The tracks suggest the human was following the sloth relatively closely, Yong reports. If the sloth was following the human, its massive footprint would have obliterated the human tracks. Conversely, if the human stepped into the sloth tracks at a later time—after the sloth tracks had dried—it would have left a distinctive pattern.

“It really does look like they were contemporaneous,” Anthony Martin, a trace fossil expert at Emory University tells Yong. “This is a common problem we have with dinosaur tracks: We have something that looks like following behavior, but could have been offset by days or weeks. Here, the humans maybe had the sloth in sight.” The research appears in the journal Science Advances.

Sloth Print
One of the sloth prints with the human footprint inside. Matthew Bennett/Bournemouth University

The larger question is what, exactly, the stone-age human was doing tracking the beast. Ground sloths were very different from the ugly-cute meme-bait tree sloths we have today. These muscular giants had fierce claws and ranged in size from something akin to a golf cart to the size of an elephant.
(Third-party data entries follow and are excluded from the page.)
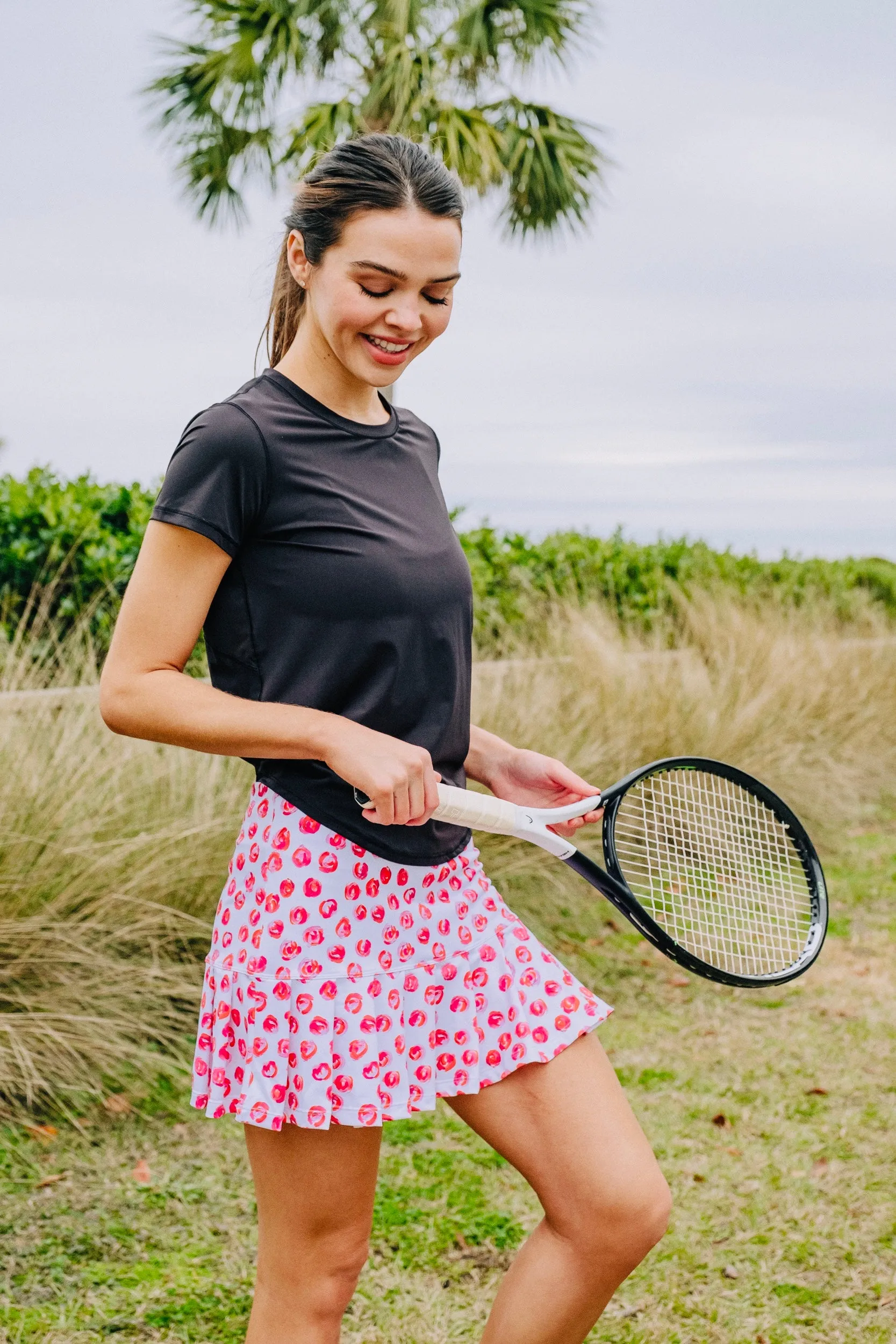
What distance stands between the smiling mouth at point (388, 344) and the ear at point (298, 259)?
166 millimetres

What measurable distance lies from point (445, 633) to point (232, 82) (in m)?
12.2

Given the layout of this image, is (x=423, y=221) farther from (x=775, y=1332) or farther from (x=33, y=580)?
(x=33, y=580)

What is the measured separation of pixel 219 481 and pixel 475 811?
2.01 ft

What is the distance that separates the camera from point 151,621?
1745mm

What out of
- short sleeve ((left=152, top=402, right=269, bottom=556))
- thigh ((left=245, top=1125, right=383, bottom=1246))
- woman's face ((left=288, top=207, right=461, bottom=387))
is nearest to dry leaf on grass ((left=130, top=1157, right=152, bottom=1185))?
thigh ((left=245, top=1125, right=383, bottom=1246))

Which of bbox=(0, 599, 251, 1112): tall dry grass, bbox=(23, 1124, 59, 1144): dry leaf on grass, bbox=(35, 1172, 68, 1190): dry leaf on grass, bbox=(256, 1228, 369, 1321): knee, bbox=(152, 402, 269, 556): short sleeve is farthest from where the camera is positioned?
bbox=(0, 599, 251, 1112): tall dry grass

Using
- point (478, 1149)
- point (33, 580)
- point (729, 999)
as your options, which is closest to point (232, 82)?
point (33, 580)

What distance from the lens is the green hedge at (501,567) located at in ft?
21.1

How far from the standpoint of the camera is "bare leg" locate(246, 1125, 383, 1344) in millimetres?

If humans actually hunted them, it would have had to be a team effort. In this most recent paper, Bennett and his co-authors suggest just that. While most ground sloth tracks move in fairly straight or curving lines, the track with the human prints zig-zag, which means that the animal may have been trying to avoid hunters. As Yong reports, another set of human prints—which were much fainter, as if the person was moving on tiptoes—approaches from the opposite direction. At the end of the sloth track the sloth prints move in a circle, and there are claw marks on the ground, which the researchers interpret as the sloth rearing up on its hind legs and flailing its claws around.

Bennett’s team interprets the prints as hunting ambush. “While it was being distracted and turning, somebody else would come across and try and deliver the killer blow,” he tells Matthew Stock at Reuters. “It’s an interesting story and it’s all written in the footprints.”

William Harcourt-Smith, a paleoanthropologist at Lehman College and the American Museum of Natural History tells Laura Geggel at LiveScience that the study is well done, but there are potential alternative explanations. It’s a little odd and seems unnecessary that the pursuer step directly in the sloth prints, which would have required a much wider than normal stride. It could just be a human goofing around. “How many times have children, or even adults, followed in the footsteps of others in the snow or sand, simply for the fun of it?” he asks.

Bennett acknowledges that’s a possibility. “It’s really difficult to rule that out,” he tells Yong. “But I think that’s highly unlikely. These were fearsome animals. They had claws like Wolverine. I wouldn’t have wanted to go head-to-head with one. It would be a very silly risk to take.”

As Sid Perkins at Science reports, the tracks also add to the long debate about whether the mass disappearance of megafauna, including mammoth, giant sloths, sabre-toothed cats, giant armadillos, giant beavers and other huge animals went extinct because of the changing climate or if human hunting pushed them over the edge.

While some researchers doubt that humans with stone-tipped spears could successfully hunt some of these creatures, a 2016 study in Science Advances suggests that the one-two punch of a rapidly changing climate and human hunting pressure ended the age of giants. The new study certainly isn't conclusive proof of the link, but it at least places humans and megafauna in the same place at the same time.

White Sands may eventually reveal even more interesting interactions. The site contains hundreds of thousands of tracks, Bennett tells Geggel. It is likely the largest palimpsest of human and animal activity found in North America—and perhaps the world.

Editor's note April 30, 2018: An earlier version of this article mistakenly stated the human footprint was 20 inches long. The human footprints are around 5 inches long while the sloth prints are up to 22 inches long.